O QUE SE PEDE:
a) Como fica em inglês a frase "É como gargalhar num funeral.", da página sobre o filme August: Osage County?
b) Extraia da listagem, sem alterar nada, tudo desde o início dela até a linha que contém "[707,134,866,616]", incluindo as duas pontas.

PÁGINA:
================================
A HUMANIDADE OCA NA TERRA DESOLADA

fev 2nd, 2014 | Por | Categoria: Cinema, Oscar 2014        

 Nei Duclós

 

Algumas chaves ajudam a abrir a caixa preta do filme de 2013 August: Osage County (traduzido como Álbum de Família, título da peça de Nelson Rodrigues) , de John Wells. Por ser adaptação de uma peça, de autoria de Tracy Letts, que ganhou o Pulitzer em 2008 com ela e fez o roteiro do filme, e uma performance soberba de grandes atores e atrizes, como Merryl Streep, Julia Roberts e Sam Shepard, as abordagens tem se limitado a falar em teatro filmado ou filme de ator, o que ajuda a deixar intocado seus segredos.

 

Há uma defasagem entre um trabalho que mergulha fundo no drama em relação ao seu entorno de marketing. É como gargalhar num funeral. O filme é mais complexo do que a dor familiar ou um drama de mulheres. É uma representação da tragédia americana, que perdeu a alma e entrega-se à morte depois de guerras e genocídios. Os erros batem no poço da família destruída, que ao se reunir para enterrar o patriarca lava a roupa suja exibindo os rastros de um crime coletivo. É inútil fugir dos laços de origem ou do patrimônio herdado.
================================
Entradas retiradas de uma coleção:
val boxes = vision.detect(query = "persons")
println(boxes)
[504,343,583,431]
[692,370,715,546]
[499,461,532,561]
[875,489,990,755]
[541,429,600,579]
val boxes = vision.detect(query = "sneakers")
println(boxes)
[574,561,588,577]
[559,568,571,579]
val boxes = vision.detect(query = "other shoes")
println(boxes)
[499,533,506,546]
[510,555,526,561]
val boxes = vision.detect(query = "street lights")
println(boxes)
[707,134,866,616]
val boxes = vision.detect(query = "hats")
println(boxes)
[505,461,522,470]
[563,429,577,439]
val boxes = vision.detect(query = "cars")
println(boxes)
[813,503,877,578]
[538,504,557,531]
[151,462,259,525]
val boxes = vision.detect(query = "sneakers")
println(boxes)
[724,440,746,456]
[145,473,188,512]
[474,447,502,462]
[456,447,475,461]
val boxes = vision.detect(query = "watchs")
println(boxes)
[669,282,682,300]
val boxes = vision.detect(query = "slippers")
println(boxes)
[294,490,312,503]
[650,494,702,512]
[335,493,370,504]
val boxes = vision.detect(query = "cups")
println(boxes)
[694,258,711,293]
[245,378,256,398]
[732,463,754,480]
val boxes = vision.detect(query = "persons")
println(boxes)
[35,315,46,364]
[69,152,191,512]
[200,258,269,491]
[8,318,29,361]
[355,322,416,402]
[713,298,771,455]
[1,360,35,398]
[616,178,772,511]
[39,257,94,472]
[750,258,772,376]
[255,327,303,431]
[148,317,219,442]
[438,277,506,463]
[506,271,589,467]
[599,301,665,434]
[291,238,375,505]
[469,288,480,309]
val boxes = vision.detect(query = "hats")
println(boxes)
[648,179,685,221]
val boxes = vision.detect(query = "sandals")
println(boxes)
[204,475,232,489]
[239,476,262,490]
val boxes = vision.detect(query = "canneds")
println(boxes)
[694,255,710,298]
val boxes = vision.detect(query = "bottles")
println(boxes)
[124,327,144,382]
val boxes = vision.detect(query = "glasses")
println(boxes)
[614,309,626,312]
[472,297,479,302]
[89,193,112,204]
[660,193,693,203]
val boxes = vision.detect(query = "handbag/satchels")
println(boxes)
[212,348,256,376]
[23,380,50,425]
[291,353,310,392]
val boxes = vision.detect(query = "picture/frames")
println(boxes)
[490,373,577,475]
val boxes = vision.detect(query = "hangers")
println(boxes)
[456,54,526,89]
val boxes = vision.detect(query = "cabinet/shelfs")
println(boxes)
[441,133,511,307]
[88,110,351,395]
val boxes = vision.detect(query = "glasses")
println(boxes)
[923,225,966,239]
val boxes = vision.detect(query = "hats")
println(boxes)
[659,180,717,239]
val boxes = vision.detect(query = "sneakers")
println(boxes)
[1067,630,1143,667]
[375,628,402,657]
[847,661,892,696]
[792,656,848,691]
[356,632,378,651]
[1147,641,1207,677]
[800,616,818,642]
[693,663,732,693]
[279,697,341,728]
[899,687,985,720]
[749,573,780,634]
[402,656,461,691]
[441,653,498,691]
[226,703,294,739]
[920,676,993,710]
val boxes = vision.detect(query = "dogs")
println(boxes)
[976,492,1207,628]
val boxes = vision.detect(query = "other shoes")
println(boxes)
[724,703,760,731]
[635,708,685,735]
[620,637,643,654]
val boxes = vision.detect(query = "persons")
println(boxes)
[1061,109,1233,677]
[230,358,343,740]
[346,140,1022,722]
================================
RESPOSTAS EM ORDEM:
a) It's like laughing out loud at a funeral.

b)
val boxes = vision.detect(query = "persons")
println(boxes)
[504,343,583,431]
[692,370,715,546]
[499,461,532,561]
[875,489,990,755]
[541,429,600,579]
val boxes = vision.detect(query = "sneakers")
println(boxes)
[574,561,588,577]
[559,568,571,579]
val boxes = vision.detect(query = "other shoes")
println(boxes)
[499,533,506,546]
[510,555,526,561]
val boxes = vision.detect(query = "street lights")
println(boxes)
[707,134,866,616]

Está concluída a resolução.